Pertanyaan yang Mendasari Mengenai Masalah Eksistensialisme dalam Depresi dan Kecemasan saya
Beberapa minggu yang lalu saya duduk dan menunggu giliran kerja saya dimulai di Shake Shack ketika tiba-tiba saya menyadari gejala depresi saya kambuh lagi yang saya pikir saya tinggalkan pada tahun 2016. Saya ingin menyendiri dan terisolasi, saya lelah, jengkel, tidak bahagia, Saya memiliki perasaan yang luar biasa untuk menangis, dan saya tidak ingin berada di sekitar siapa pun. Semua orang senang berada di dekat saya, tetapi saya tidak. Saya merasa sangat sedih. Apakah saya membenci pekerjaan saya? Mungkin saya tahu saya bisa berbuat lebih baik atau lebih baik? Mungkin saya ingin tidak merasa lelah? Dengan semua yang mungkin berputar-putar di kepala saya, saya mulai menganalisis diri sendiri secara berlebihan (seperti yang selalu saya lakukan) dan saya sampai pada kesimpulan bahwa saya sedang melalui (dan telah melalui (dan telah melalui tahun terakhir saya di perguruan tinggi) sebuah krisis eksistensial.
Eksistensialisme
Eksistensialisme dalam filsafat, dalam definisi yang paling dasar, berpusat pada cara orang melihat diri mereka sendiri di dunia dan dalam keberadaan mereka sendiri. Kesehatan mental saya, pada saat ketidakpastian dan keraguan, menjadi goyah ketika saya menyadari bahwa saya tidak berada di tempat yang saya inginkan, di mana saya ingin berada, atau bagaimana perasaan saya.
Dalam momen perpecahan di mana saya merenungkan posisi saya saat ini, bergulat dengan perasaan depresi lama disertai dengan pertemuan saya yang hampir setiap hari dengan kecemasan, membantu saya menyadari betapa seringnya saya memikirkan tentang siapa saya dan apa yang saya inginkan dari kehidupan ini. Apa yang membuat depresi dan kecemasan menjadi dua masalah kesehatan mental yang berfokus pada masalah eksistensialisme, yaitu yang satu berurusan dengan masa lalu (depresi) dan yang lainnya tentang masa depan (kecemasan) (terkadang konsep masa lalu dan masa depan mungkin kabur).
Kecemasan vs. Depresi
Saat mengalami episode kecemasan, saya sering bertanya pada diri sendiri seperti, bagaimana jika saya tidak pernah menjadi apa pun? Mengapa saya tidak berada di tempat yang saya inginkan? Apakah saya akan merasa lebih baik? Apa yang saya percaya (Dalam hal agama dan ideologi) Bagaimana jika saya 'melakukan hidup' yang salah? Apakah saya akan pernah menemukan cinta? Bagaimana jika saya tidak menemukan tujuan saya atau menggunakan bakat saya? Dan dalam semua pertanyaan ini, ada tema yang mendasari kekhawatiran dan keraguan. Semuanya tampaknya kembali ke pemahaman pemenuhan dan menjadi sesuatu atau seseorang.

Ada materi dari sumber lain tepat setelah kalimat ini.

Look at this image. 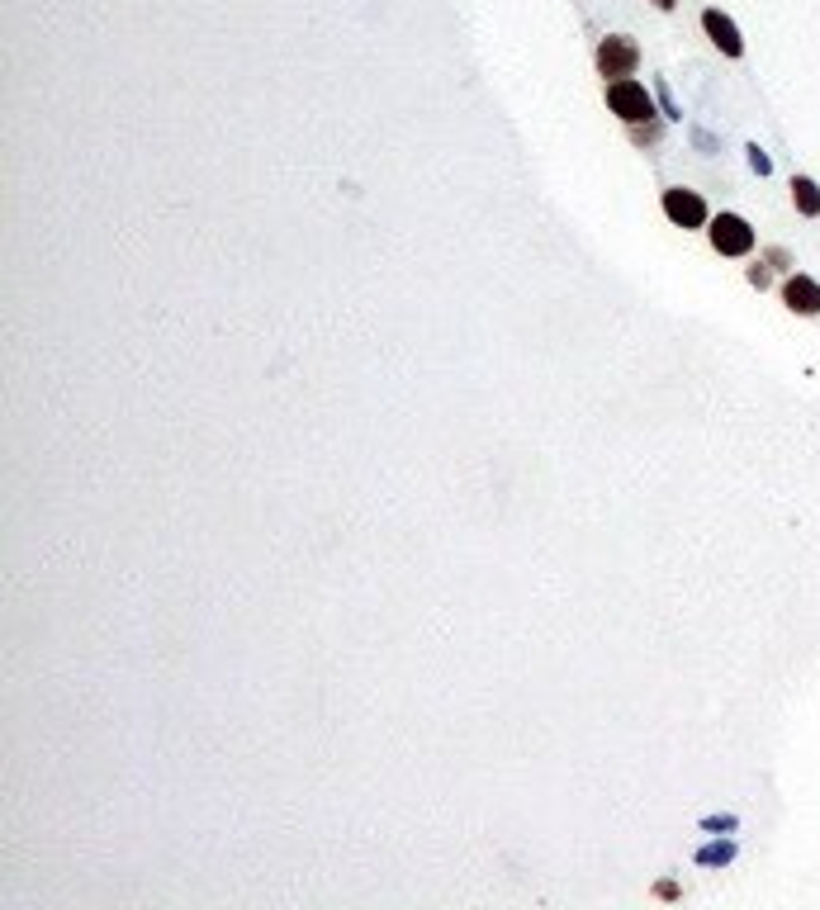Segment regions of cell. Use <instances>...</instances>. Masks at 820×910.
<instances>
[{
    "instance_id": "6da1fadb",
    "label": "cell",
    "mask_w": 820,
    "mask_h": 910,
    "mask_svg": "<svg viewBox=\"0 0 820 910\" xmlns=\"http://www.w3.org/2000/svg\"><path fill=\"white\" fill-rule=\"evenodd\" d=\"M607 110L617 114V119H626V124H650V119H655V105H650L645 86L631 81V76L607 86Z\"/></svg>"
},
{
    "instance_id": "7a4b0ae2",
    "label": "cell",
    "mask_w": 820,
    "mask_h": 910,
    "mask_svg": "<svg viewBox=\"0 0 820 910\" xmlns=\"http://www.w3.org/2000/svg\"><path fill=\"white\" fill-rule=\"evenodd\" d=\"M636 67H640L636 38L607 34V38L598 43V72L607 76V81H626V76H636Z\"/></svg>"
},
{
    "instance_id": "3957f363",
    "label": "cell",
    "mask_w": 820,
    "mask_h": 910,
    "mask_svg": "<svg viewBox=\"0 0 820 910\" xmlns=\"http://www.w3.org/2000/svg\"><path fill=\"white\" fill-rule=\"evenodd\" d=\"M707 237H711V247L721 256H749L754 252V228H749L740 214H716V219L707 223Z\"/></svg>"
},
{
    "instance_id": "277c9868",
    "label": "cell",
    "mask_w": 820,
    "mask_h": 910,
    "mask_svg": "<svg viewBox=\"0 0 820 910\" xmlns=\"http://www.w3.org/2000/svg\"><path fill=\"white\" fill-rule=\"evenodd\" d=\"M664 214H669L678 228H707V223H711L702 195H697V190H683V185L664 190Z\"/></svg>"
},
{
    "instance_id": "5b68a950",
    "label": "cell",
    "mask_w": 820,
    "mask_h": 910,
    "mask_svg": "<svg viewBox=\"0 0 820 910\" xmlns=\"http://www.w3.org/2000/svg\"><path fill=\"white\" fill-rule=\"evenodd\" d=\"M702 29H707L711 43H716L726 57L745 53V38H740V29H735V19H730L726 10H702Z\"/></svg>"
},
{
    "instance_id": "8992f818",
    "label": "cell",
    "mask_w": 820,
    "mask_h": 910,
    "mask_svg": "<svg viewBox=\"0 0 820 910\" xmlns=\"http://www.w3.org/2000/svg\"><path fill=\"white\" fill-rule=\"evenodd\" d=\"M783 304L792 313H802V318H816V313H820V285L811 280V275H787Z\"/></svg>"
},
{
    "instance_id": "52a82bcc",
    "label": "cell",
    "mask_w": 820,
    "mask_h": 910,
    "mask_svg": "<svg viewBox=\"0 0 820 910\" xmlns=\"http://www.w3.org/2000/svg\"><path fill=\"white\" fill-rule=\"evenodd\" d=\"M792 204H797V214L816 219L820 214V185L811 181V176H792Z\"/></svg>"
},
{
    "instance_id": "ba28073f",
    "label": "cell",
    "mask_w": 820,
    "mask_h": 910,
    "mask_svg": "<svg viewBox=\"0 0 820 910\" xmlns=\"http://www.w3.org/2000/svg\"><path fill=\"white\" fill-rule=\"evenodd\" d=\"M764 261L773 266V271H787V266H792V252H787V247H768Z\"/></svg>"
},
{
    "instance_id": "9c48e42d",
    "label": "cell",
    "mask_w": 820,
    "mask_h": 910,
    "mask_svg": "<svg viewBox=\"0 0 820 910\" xmlns=\"http://www.w3.org/2000/svg\"><path fill=\"white\" fill-rule=\"evenodd\" d=\"M730 854H735V844H716V849H707V854H702V863H726Z\"/></svg>"
},
{
    "instance_id": "30bf717a",
    "label": "cell",
    "mask_w": 820,
    "mask_h": 910,
    "mask_svg": "<svg viewBox=\"0 0 820 910\" xmlns=\"http://www.w3.org/2000/svg\"><path fill=\"white\" fill-rule=\"evenodd\" d=\"M659 138V124L650 119V124H636V143H655Z\"/></svg>"
},
{
    "instance_id": "8fae6325",
    "label": "cell",
    "mask_w": 820,
    "mask_h": 910,
    "mask_svg": "<svg viewBox=\"0 0 820 910\" xmlns=\"http://www.w3.org/2000/svg\"><path fill=\"white\" fill-rule=\"evenodd\" d=\"M749 162H754V171H759V176H764V171H768V157H764V152H759V147H749Z\"/></svg>"
},
{
    "instance_id": "7c38bea8",
    "label": "cell",
    "mask_w": 820,
    "mask_h": 910,
    "mask_svg": "<svg viewBox=\"0 0 820 910\" xmlns=\"http://www.w3.org/2000/svg\"><path fill=\"white\" fill-rule=\"evenodd\" d=\"M655 5H659V10H674V5H678V0H655Z\"/></svg>"
}]
</instances>
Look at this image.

Ketika saya mengalami episode depresi (seperti di atas) saya mengajukan pertanyaan seperti, mengapa saya di sini? Mengapa saya merasa tidak berharga? Di sinikah saya akan tinggal seumur hidup saya? Mengapa saya tidak bahagia? Mengapa saya selalu lelah? Apakah saya punya tujuan? Pertanyaan-pertanyaan ini berkaitan dengan perasaan saya dibandingkan dengan apa yang saya kenal atau alami.
Kecemasan adalah reaksi terhadap apa yang akan / bisa terjadi ketika depresi berdiam dalam keadaan saya saat ini (perasaan dan kesejahteraan) berdasarkan peristiwa yang sudah terjadi.
Meskipun pertanyaan-pertanyaan ini serupa, mereka mengangkat isu-isu krisis eksistensial. Pertanyaan-pertanyaan ini membangkitkan masalah batin dengan cara yang memengaruhi bagaimana saya melihat diri saya maju atau bertahan di tempat yang sama. Saya mulai melihat diri saya di satu tempat ditarik dan ditekan oleh masa lalu dan masa depan saya menciptakan ruang yang kacau di pikiran saya.
Sementara saya masih dalam keadaan tidak nyaman dalam krisis eksistensial saya, saya menyadari dan memahami keadaan mental saya dan itu telah membantu ketika saya bekerja untuk menjadi lebih baik tidak hanya dalam apa yang saya lakukan tetapi juga dalam diri saya. menjadi. Saya tidak hanya ingin menjadi lebih baik, tetapi saya juga ingin menjadi lebih baik.